### [Task details]
Write out exactly, with no other output, the lines below from the one that contains "At what distance from point" through the end.

### [Provided entries]
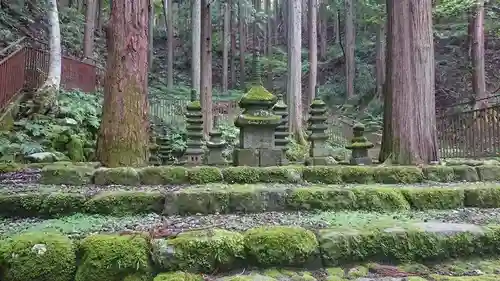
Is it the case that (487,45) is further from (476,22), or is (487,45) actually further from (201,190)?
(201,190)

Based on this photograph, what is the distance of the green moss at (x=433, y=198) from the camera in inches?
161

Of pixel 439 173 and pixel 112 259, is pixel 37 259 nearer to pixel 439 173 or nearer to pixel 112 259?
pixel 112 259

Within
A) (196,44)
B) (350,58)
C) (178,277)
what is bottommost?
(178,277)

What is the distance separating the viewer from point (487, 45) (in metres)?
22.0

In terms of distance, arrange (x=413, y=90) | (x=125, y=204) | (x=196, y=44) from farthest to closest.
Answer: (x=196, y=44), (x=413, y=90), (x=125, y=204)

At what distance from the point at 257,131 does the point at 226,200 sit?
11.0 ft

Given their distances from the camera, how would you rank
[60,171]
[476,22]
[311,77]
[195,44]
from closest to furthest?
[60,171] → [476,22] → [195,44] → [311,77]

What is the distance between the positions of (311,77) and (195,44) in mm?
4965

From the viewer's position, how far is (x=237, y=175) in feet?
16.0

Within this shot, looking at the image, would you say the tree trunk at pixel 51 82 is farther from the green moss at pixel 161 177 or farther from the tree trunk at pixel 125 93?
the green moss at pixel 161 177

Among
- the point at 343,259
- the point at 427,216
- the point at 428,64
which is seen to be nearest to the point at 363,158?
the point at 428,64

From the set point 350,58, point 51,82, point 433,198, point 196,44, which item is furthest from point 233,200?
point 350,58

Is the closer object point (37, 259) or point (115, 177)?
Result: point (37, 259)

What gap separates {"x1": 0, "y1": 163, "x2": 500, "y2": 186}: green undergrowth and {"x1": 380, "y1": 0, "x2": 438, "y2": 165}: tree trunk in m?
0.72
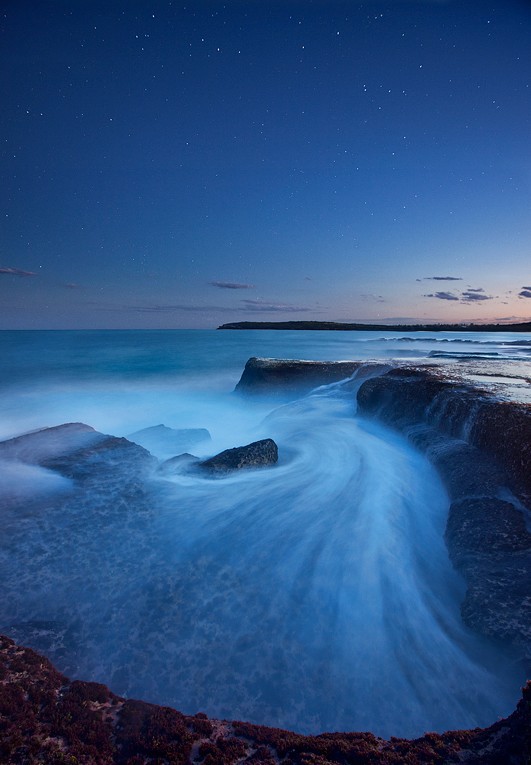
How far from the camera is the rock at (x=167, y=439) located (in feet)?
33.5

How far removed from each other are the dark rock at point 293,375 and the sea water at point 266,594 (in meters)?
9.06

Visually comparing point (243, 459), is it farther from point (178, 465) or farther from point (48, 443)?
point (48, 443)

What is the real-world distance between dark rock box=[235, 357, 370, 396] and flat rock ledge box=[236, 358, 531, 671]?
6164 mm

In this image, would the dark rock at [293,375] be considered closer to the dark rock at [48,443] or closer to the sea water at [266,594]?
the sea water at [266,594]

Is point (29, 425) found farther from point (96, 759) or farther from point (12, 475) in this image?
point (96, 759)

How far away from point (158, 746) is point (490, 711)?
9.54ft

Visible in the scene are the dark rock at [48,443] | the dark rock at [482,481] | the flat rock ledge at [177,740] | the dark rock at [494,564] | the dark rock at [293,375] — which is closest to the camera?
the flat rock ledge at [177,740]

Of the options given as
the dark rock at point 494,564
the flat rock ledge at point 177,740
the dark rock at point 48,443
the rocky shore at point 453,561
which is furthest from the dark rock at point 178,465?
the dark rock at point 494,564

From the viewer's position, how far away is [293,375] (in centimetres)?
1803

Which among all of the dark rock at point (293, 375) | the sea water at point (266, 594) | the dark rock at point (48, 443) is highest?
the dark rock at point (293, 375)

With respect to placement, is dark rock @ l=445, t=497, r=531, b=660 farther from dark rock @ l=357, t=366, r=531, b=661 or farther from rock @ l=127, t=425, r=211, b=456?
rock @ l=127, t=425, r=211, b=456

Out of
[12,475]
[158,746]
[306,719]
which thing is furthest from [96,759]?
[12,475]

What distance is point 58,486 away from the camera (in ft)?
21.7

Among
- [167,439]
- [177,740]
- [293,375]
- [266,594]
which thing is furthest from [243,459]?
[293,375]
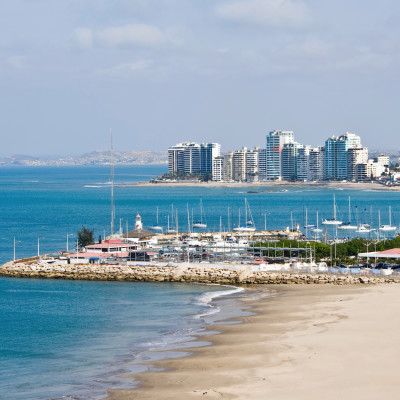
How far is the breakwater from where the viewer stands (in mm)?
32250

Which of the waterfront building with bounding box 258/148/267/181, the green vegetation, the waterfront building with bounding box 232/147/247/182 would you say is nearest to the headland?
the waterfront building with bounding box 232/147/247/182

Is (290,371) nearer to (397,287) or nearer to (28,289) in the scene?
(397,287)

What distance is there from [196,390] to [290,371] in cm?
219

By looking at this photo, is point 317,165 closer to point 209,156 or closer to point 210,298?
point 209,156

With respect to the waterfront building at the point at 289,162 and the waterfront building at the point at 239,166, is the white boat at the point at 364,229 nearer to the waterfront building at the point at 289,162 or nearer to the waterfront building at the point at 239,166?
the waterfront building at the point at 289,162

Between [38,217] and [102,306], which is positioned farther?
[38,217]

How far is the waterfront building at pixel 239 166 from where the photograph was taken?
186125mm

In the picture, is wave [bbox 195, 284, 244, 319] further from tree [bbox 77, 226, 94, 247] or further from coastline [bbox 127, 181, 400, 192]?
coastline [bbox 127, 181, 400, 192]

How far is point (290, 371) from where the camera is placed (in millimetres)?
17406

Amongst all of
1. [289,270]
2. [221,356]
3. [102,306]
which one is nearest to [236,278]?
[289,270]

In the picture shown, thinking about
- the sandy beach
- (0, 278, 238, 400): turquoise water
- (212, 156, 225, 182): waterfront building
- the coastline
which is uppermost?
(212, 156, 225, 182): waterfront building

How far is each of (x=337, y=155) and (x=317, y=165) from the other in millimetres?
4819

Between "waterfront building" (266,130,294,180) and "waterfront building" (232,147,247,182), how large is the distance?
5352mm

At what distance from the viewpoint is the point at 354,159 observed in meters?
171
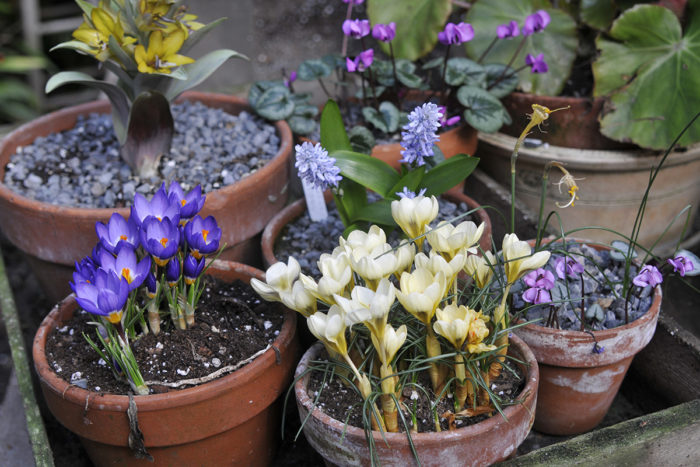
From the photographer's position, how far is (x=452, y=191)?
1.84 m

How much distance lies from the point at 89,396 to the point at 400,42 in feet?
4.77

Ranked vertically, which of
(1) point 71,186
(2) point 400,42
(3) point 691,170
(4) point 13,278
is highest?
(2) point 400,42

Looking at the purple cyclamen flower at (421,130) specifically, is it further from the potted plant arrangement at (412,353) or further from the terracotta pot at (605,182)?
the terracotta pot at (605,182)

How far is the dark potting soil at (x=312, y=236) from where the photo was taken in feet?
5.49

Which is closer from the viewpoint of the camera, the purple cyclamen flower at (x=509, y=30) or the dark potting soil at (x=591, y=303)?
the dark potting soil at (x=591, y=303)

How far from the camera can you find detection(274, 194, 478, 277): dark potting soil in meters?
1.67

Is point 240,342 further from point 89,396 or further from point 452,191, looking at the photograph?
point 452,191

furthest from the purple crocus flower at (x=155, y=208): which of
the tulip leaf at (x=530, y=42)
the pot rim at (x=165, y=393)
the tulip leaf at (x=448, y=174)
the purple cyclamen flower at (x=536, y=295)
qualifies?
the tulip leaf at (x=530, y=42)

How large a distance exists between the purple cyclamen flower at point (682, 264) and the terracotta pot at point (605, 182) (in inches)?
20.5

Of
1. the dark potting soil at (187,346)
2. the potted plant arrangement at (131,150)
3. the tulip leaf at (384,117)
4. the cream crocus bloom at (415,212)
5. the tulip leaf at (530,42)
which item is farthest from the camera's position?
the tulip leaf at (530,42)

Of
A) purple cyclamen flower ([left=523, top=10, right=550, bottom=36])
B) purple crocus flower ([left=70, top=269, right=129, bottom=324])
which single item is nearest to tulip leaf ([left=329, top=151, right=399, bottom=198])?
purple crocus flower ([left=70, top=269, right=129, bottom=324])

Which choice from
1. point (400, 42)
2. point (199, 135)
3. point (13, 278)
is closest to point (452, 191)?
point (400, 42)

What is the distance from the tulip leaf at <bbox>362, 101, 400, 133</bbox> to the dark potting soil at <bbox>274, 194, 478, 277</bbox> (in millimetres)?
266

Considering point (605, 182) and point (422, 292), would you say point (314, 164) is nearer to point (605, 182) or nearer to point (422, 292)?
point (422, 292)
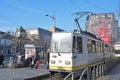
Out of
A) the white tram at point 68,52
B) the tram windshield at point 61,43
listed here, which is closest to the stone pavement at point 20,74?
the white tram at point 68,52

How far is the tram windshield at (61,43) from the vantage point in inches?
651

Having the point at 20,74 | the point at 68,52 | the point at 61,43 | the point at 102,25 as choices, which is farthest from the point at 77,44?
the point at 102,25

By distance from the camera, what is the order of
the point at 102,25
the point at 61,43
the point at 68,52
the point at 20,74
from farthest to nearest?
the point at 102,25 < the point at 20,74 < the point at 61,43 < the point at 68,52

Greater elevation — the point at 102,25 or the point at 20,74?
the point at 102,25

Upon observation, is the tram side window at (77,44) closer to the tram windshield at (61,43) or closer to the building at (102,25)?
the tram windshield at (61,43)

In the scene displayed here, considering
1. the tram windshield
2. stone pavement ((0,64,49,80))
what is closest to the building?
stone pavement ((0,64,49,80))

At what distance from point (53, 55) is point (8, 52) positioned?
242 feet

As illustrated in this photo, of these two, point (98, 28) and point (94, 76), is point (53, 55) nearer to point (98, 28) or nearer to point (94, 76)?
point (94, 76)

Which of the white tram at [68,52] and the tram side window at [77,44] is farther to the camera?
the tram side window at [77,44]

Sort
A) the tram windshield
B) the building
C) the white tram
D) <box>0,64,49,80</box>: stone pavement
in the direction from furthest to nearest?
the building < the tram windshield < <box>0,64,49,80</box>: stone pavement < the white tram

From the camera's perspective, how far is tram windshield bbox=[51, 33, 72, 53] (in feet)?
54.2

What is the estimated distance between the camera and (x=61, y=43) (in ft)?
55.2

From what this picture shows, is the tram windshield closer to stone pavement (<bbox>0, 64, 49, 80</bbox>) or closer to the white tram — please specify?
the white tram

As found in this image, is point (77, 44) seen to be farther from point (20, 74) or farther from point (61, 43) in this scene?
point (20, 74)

### [Response to this exercise]
At what distance from point (53, 55) is point (8, 52) positioned?
242 feet

As illustrated in this photo, of these two, point (98, 28) and point (94, 76), is point (53, 55) nearer to point (98, 28) or nearer to point (94, 76)?
point (94, 76)

Which of the white tram at [68,52] and the tram side window at [77,44] is farther to the camera?
the tram side window at [77,44]

Sort
A) the tram windshield
B) the building
C) the white tram
D) <box>0,64,49,80</box>: stone pavement
in the direction from furthest to nearest?
the building < the tram windshield < <box>0,64,49,80</box>: stone pavement < the white tram

From the camera's perspective, how far is tram windshield bbox=[51, 33, 72, 53] (in feet)?
54.2

What is the estimated distance between the camera and (x=61, y=43) (in ft)?
55.2

From what this picture shows, is the tram windshield closer to stone pavement (<bbox>0, 64, 49, 80</bbox>) or closer to the white tram — please specify?
the white tram

As found in this image, is point (77, 44) seen to be farther from point (20, 74) or farther from point (61, 43) in this scene?
point (20, 74)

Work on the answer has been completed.